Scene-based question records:
## Begin

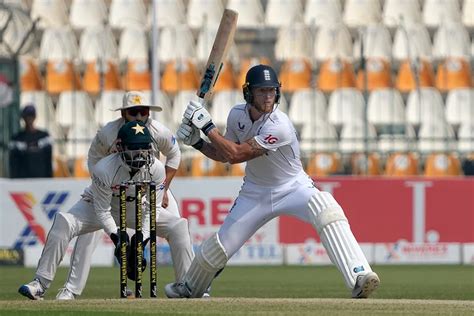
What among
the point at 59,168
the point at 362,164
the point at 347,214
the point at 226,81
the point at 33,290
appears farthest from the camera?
the point at 226,81

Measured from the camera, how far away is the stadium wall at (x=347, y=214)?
62.5 feet

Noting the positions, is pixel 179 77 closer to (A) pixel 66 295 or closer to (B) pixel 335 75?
(B) pixel 335 75

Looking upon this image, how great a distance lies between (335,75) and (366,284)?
1275cm

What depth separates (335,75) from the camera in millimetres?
22594

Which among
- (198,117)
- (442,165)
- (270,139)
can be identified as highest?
(198,117)

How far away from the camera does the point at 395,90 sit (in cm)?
2275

## End

Return every one of the lines above word for word, leaving out the picture.

What among
the point at 59,168
the point at 362,164
the point at 347,214
the point at 226,81
the point at 33,290
appears farthest from the camera?
the point at 226,81

Measured from the camera, how far away is the stadium wall at (x=347, y=214)?
62.5 feet

Noting the positions, is pixel 179 77 closer to (A) pixel 66 295 or closer to (B) pixel 335 75?
(B) pixel 335 75

Looking upon this image, how great a distance lies between (335,75) and (366,284)?
1275cm

What depth separates (335,75) from the camera in millimetres?
22594

Which among
- (198,117)
- (442,165)
- (270,139)
can be identified as highest?
(198,117)

How far away from the camera does the point at 395,90 sit (in cm)?
2275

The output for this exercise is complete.